私の名前はイライザ・ラグナ。アイスラーン・ラグナ国王の娘、つまり姫君。私は明日、政略結婚で絵でしかみたことないハリス・シュミット王子の元に嫁ぐ。アイスラーンとシュミットは、200年もの間ずっとアイスラーンとシュミットの間にあるスワラという小国の争奪をする為争っていた。
しかし、スワラが仲裁国となり、両国に和平同盟をするように命令を出したのだ。アイスラーンお父様は、納得するまで時間がかかったが、和平同盟を結ぶにあたり、自分の娘、息子を結婚させるという条件を付けたのだ。お見合いとはこういう物なんだろうか……。
「はぁ。」
自部屋から王国の風景をバルコニーから見て、ため息をついた。
「そんなにため息ばかりついては、年を取ってしまいますよ。」
背後から落ち着いた声が聞こえて、振り向いた。
「ハリス様はどんな方なのか、気になってしまって。」
「あらあら、今更ですか?マリッジブルーってやつですか?」
お茶の用意をしながら、侍女のソフィアが苦笑いをした。
「だって、会ったこともないのに、結婚だなんて、、不可能よ。好きになるかも分からないじゃない。」
ソフィアは黙ったまま静かに笑みを浮かべていた。
「大丈夫ですよ、お嬢様。ハリス様は、お優しい誠実な人と聞いておりますよ。」
「そうじゃなくて……。」
私が口を尖らすと、ソフィアはふぅ、と息を吐いた。
「国の為なんです。言わば、お嬢様は国、アイスラーンの希望なんです。」
私は、ソフィアが懇願する様子を見て、心が傷んだ。自国の為に私が犠牲にならないといけないのは、悲しい、虚しい。自分が本当に好きになった人と一緒になれないのも。けれど、お父様の願いが叶えられるなら私は行くしかない。
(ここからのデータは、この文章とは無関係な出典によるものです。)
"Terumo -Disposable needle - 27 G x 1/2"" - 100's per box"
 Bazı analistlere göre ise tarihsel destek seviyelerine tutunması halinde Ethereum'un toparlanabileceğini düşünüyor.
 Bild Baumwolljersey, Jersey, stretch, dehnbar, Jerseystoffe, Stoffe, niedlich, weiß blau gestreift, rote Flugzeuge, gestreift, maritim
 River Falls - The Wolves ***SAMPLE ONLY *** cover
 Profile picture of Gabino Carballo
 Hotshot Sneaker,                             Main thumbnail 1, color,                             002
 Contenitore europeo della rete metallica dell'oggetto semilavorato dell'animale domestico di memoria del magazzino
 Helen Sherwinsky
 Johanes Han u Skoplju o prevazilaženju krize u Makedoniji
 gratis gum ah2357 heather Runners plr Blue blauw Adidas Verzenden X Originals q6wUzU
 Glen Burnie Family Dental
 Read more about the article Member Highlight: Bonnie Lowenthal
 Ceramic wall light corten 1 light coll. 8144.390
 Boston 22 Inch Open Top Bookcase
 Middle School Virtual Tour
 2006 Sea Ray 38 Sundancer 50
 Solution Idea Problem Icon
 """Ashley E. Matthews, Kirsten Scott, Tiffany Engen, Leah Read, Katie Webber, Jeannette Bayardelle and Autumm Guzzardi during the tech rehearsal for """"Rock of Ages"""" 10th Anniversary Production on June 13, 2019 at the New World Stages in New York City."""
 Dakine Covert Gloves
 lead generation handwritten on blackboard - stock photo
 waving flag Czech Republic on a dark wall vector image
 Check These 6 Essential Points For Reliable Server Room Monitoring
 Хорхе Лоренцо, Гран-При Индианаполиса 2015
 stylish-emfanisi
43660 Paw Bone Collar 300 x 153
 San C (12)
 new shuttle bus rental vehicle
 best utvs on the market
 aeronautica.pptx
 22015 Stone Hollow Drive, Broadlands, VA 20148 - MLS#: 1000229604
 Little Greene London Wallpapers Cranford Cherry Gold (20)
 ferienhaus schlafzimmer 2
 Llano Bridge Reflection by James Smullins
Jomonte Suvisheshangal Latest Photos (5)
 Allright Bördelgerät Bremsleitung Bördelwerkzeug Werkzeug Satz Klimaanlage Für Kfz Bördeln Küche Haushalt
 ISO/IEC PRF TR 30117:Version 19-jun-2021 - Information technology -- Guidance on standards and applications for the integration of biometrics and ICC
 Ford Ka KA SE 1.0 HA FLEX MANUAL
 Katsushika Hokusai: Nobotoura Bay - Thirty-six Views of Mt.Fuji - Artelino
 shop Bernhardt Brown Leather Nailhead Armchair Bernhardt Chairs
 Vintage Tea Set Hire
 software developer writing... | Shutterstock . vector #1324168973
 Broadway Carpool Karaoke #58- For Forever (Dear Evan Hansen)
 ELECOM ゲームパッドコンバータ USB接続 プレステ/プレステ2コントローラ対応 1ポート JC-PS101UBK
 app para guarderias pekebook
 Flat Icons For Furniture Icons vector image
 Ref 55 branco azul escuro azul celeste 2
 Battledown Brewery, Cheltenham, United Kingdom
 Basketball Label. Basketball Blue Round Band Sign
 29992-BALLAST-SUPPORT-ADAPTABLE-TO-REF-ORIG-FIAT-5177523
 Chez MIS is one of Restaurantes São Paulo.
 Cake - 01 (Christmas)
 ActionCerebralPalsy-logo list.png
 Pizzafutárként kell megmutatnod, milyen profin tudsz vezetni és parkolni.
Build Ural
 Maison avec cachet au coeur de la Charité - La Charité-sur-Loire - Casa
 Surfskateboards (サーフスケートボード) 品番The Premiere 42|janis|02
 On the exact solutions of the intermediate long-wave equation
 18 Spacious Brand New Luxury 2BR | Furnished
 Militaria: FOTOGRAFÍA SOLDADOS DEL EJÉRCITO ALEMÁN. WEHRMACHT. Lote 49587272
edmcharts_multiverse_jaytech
私は、ソフィアが淹れてくれたアールグレイのお茶を一口飲み、落ち着いた。
「わかったわ。祈ってて。ソフィア。」
「もちろんです。イライザお嬢様が幸せになるのを心から祈っています。」
「ありがとう。」
その夜はお父様もお母様も私を盛大に祝ってくれた。街の人達がお祝いに来てくれたり、家来達も私を祝ってくれた。